(Your goal): Change every "light green foliage" in the following lines to "pale green foliage", and reproduce the lines with nothing else altered.

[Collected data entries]

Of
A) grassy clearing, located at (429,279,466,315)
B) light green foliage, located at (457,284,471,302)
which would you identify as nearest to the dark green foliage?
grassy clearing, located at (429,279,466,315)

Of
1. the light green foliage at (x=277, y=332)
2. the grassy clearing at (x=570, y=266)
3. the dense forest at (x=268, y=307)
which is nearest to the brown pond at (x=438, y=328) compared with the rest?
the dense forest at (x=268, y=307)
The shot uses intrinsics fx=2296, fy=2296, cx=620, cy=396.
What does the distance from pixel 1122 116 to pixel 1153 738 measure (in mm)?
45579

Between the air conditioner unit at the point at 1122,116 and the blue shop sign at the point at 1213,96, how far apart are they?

(Finished task):
Of
A) grassy clearing, located at (429,279,466,315)
B) pale green foliage, located at (457,284,471,302)
which would you identify as nearest to the dark green foliage?
grassy clearing, located at (429,279,466,315)

Of
1. the pale green foliage at (x=277, y=332)
2. the grassy clearing at (x=570, y=266)
3. the dense forest at (x=268, y=307)
which is nearest to the brown pond at (x=438, y=328) compared with the rest?
the dense forest at (x=268, y=307)
The shot uses intrinsics fx=2296, fy=2296, cx=620, cy=396.
What does the distance from pixel 1122 116 to pixel 1153 738 measure (in mm)?
45579

Between the air conditioner unit at the point at 1122,116 and the blue shop sign at the point at 1213,96, how far apart are they?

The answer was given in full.